#### TEXT
From trying to analyze pieces of the code on Python Idle, I know that:
key (holds variables) = 8, 2, 4, 9, 3, 6
and that:
i (holds the length) = 7 ( 1, 2, 3, 4, 5, 6, 7)
I don't know why 1 is used in the first line: range(1, len(mylist)). Any help is appreciated.
mylist = [8, 2, 4, 9, 3, 6]
for j in range(1,len(mylist)):
key = mylist[j]
i = j
while i > 0 and mylist[i-1] > key:
mylist[i] = mylist[i - 1]
i -= 1
mylist[i] = key
Let me try to break this down.
Start by considering a list. It is "almost" sorted. That is, the first few elements are sorted, but the last element is not sorted. So it looks something like this:
[10, 20, 30, 50, 15]
Obviously, the 15 is in the wrong place. So how do we move it?

#### INSTRUCTION A
Copy out, unchanged, the part of the records that opens with the line containing "Wrap output in <instances>...</instances>. Trace" and closes with the line containing "Wrap output in <instances>...</instances>. Segment", including both of those lines.

#### MATERIAL SHOWN
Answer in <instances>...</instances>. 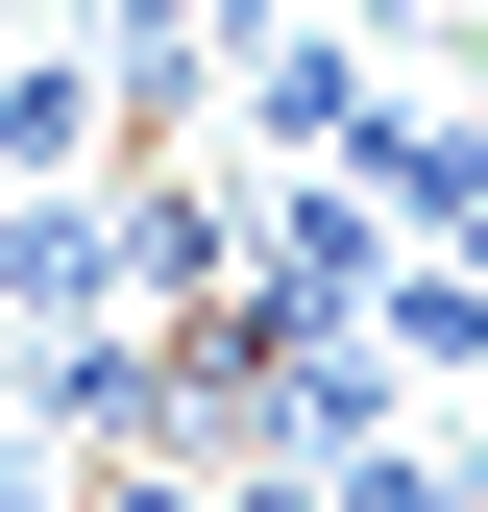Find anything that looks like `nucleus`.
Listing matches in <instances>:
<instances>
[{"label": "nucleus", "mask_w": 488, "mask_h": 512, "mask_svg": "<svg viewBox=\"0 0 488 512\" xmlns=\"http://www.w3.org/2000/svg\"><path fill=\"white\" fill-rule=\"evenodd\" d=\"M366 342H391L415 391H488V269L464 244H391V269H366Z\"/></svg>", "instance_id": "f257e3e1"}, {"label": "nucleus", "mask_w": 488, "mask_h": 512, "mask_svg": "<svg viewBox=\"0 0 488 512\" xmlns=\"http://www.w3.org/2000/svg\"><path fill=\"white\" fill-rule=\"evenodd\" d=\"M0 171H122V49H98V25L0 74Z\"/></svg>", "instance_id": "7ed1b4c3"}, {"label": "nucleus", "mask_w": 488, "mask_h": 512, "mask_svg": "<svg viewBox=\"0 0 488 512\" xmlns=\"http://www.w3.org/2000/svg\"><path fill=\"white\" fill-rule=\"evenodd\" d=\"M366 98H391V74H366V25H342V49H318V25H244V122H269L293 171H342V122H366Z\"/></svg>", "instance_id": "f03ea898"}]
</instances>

==

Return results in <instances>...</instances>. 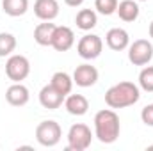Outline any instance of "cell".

==

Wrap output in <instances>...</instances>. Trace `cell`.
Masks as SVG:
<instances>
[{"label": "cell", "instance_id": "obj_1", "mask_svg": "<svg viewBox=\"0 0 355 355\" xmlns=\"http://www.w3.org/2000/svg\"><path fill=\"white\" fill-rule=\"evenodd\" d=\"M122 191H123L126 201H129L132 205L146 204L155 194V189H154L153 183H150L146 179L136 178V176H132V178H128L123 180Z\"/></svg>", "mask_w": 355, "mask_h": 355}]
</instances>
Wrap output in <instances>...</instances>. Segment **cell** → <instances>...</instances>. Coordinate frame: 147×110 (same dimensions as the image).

#### INSTRUCTION B
Answer these questions from the text on sorting a Python list:
(i) What list is assigned to mylist in the code?
(ii) Which call does the poster not understand the use of 1 in?
(iii) In the almost sorted list [10, 20, 30, 50, 15], which number is said to be in the wrong place?

#### EXPECTED OUTPUT A
Wrap output in <instances>...</instances>. Trace `cell`.
Masks as SVG:
<instances>
[{"label": "cell", "instance_id": "obj_1", "mask_svg": "<svg viewBox=\"0 0 355 355\" xmlns=\"http://www.w3.org/2000/svg\"><path fill=\"white\" fill-rule=\"evenodd\" d=\"M122 191H123L126 201H129L132 205L146 204L155 194V189H154L153 183H150L146 179L136 178V176H132V178H128L123 180Z\"/></svg>", "mask_w": 355, "mask_h": 355}]
</instances>
Wrap output in <instances>...</instances>. Segment **cell** → <instances>...</instances>. Coordinate frame: 147×110 (same dimensions as the image).

#### EXPECTED OUTPUT B
(i) [8, 2, 4, 9, 3, 6]
(ii) range(1, len(mylist))
(iii) 15